A Brief History of Shark Fins in China

Shark fins as a delicacy in Chinese cuisine appeared during the Ming Dynasty in China around 600 years ago. The dish was prepared for emperors at big celebrations such as wedding banquets and large gatherings. In traditional Chinese culture, animals known to be strong and fierce “were believed to impart strength to those who ate them and thus were considered suitable for the imperial family. Similar to the Thanksgiving turkey, shark fin is a food that is not eaten often but bears an important cultural and traditional meaning. Shark fin was rare for nobles and non-existent for commoners to consume, so an association with wealth and status was attached to shark fin soup.

Technological improvements in mechanical fishing, fueled by the industrial revolution, resulted in a larger yield of shark fin. The labor and intensity that once made shark fishing so incredibly difficult has now become easier. 

The embodiment of prestige has unfortunately made the dish extremely popular in banquets and business functions. Once upon a time, there were just a few people eating shark fin, but now there are millions. Unfortunately, its still widely accepted at   wedding banquets, large gatherings and corporate functions to serve shark fin soup simply to reinforce the antiquated symbols of power, status and wealth. 

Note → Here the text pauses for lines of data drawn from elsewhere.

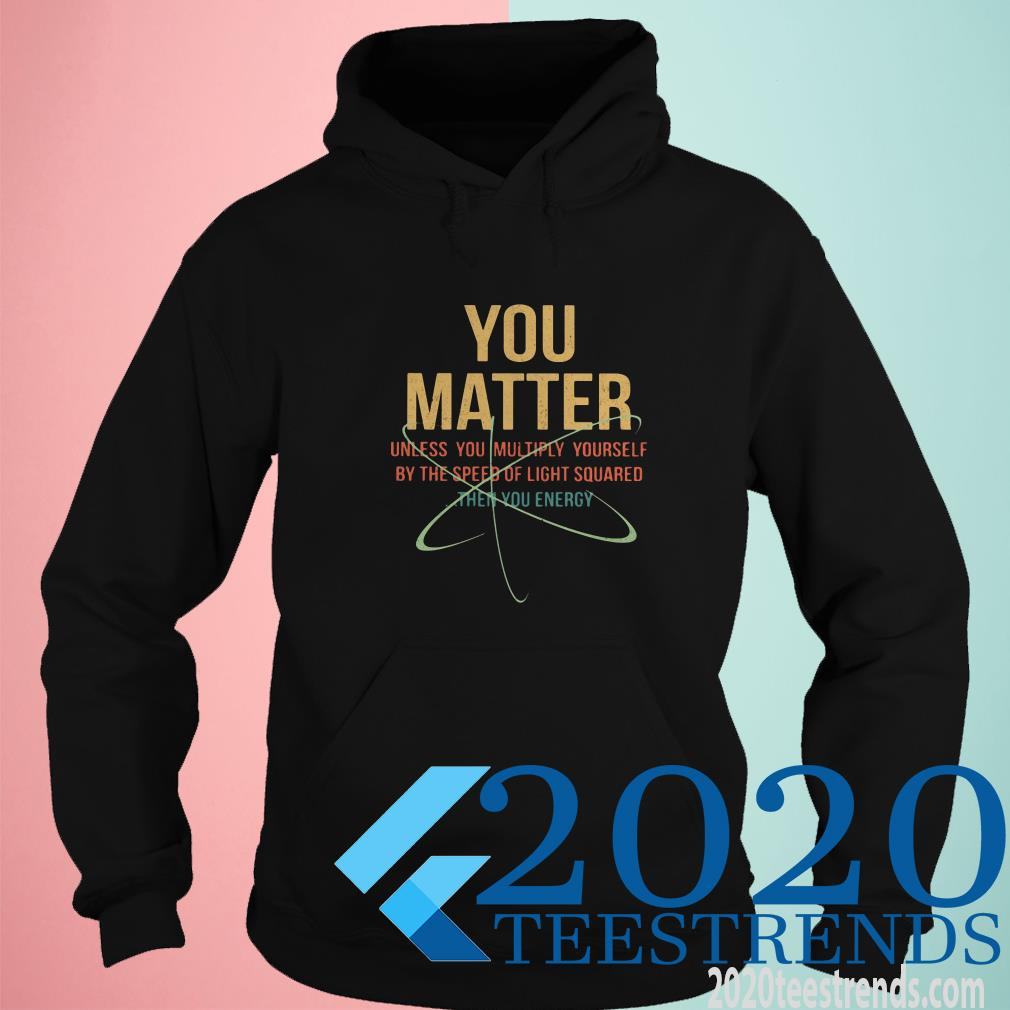 You Matter Unless You Multiply Yourself By The Speed Of Light Squared The You Energy Shirt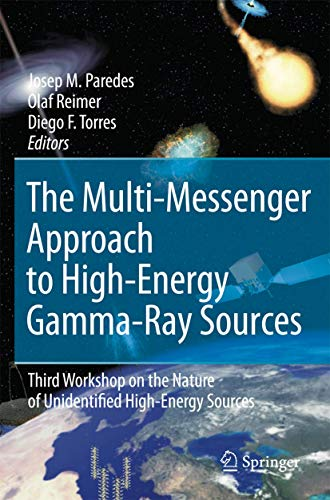 PDF The Multi Messenger Approach to High Energy Gamma Ray Sources Third Workshop on the Nature of Unidentified High Energy Sources Springer Astrophysics and Space Science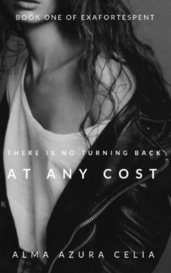 At Any Cost   Book One of Exafortespent by Alma Azura Celia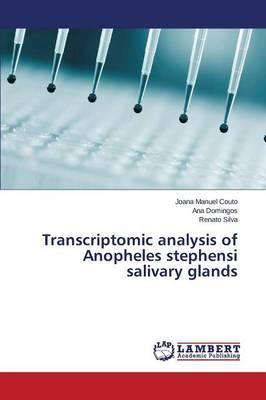 Transcriptomic Analysis of Anopheles Stephensi Salivary Glands (Paperback)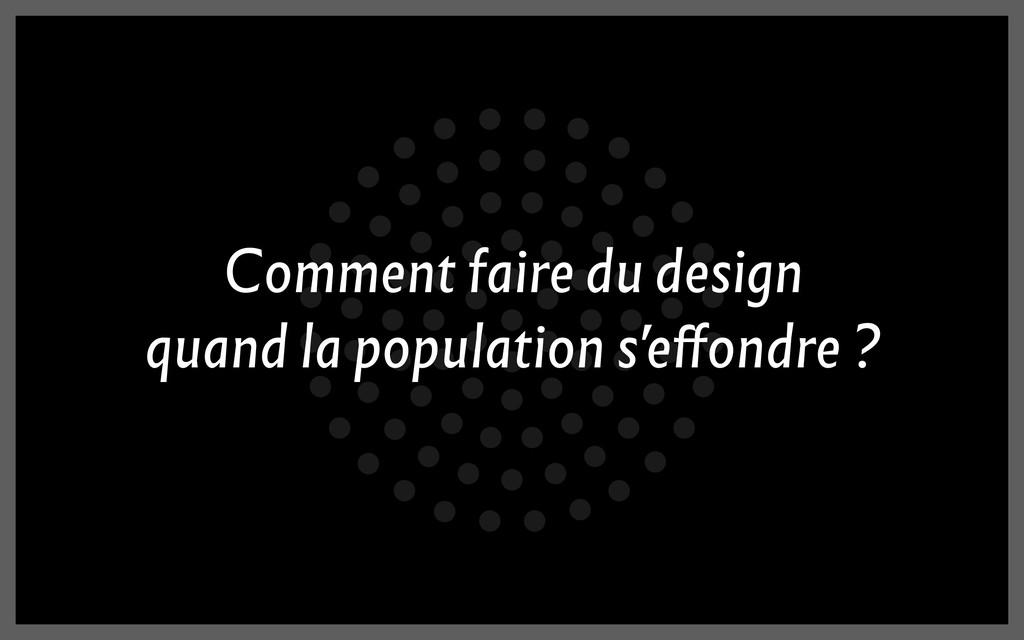 Comment faire du design quand la population s'e...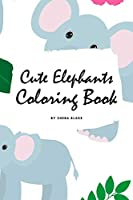 Cute Elephants Coloring Book for Children (6x9 Coloring Book / Activity Book)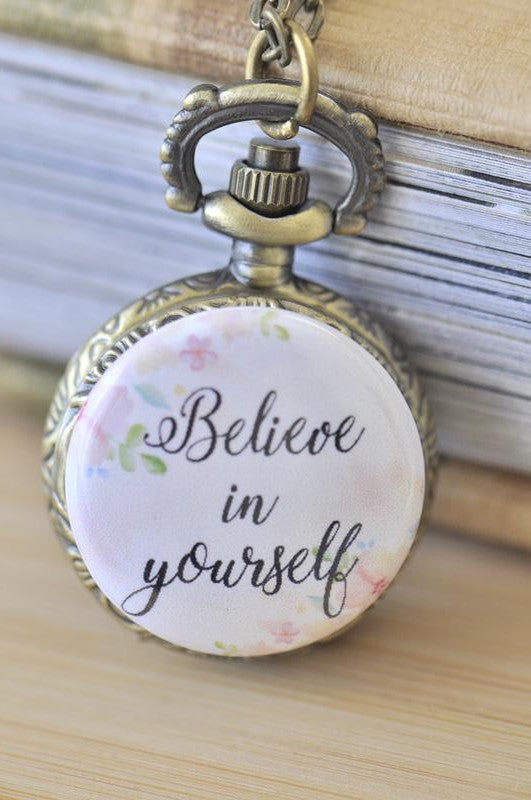 Handmade Artwork Stainless Steel Pocket Watch Necklace - Motivational Sayings - BELIEVE IN YOURSELF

However, there has been progress in consumer education. Yao Ming’s conservation campaigns have led to at least a 50% reduction in the consumption of shark fin soup in China).  As recently as 2006, 75% of Chinese didn’t know the severity of the problems involved when sharks were killed to make shark fin soup. But now, 91% of Chinese support a nationwide ban.

The market has been shifting away from China as the shark fin industry looks for other  ways to survive. According to WildAid, Thailand has become a major emerging market. Other notable places include Macau, Singapore, Taiwan, Indonesia and Vietnam.’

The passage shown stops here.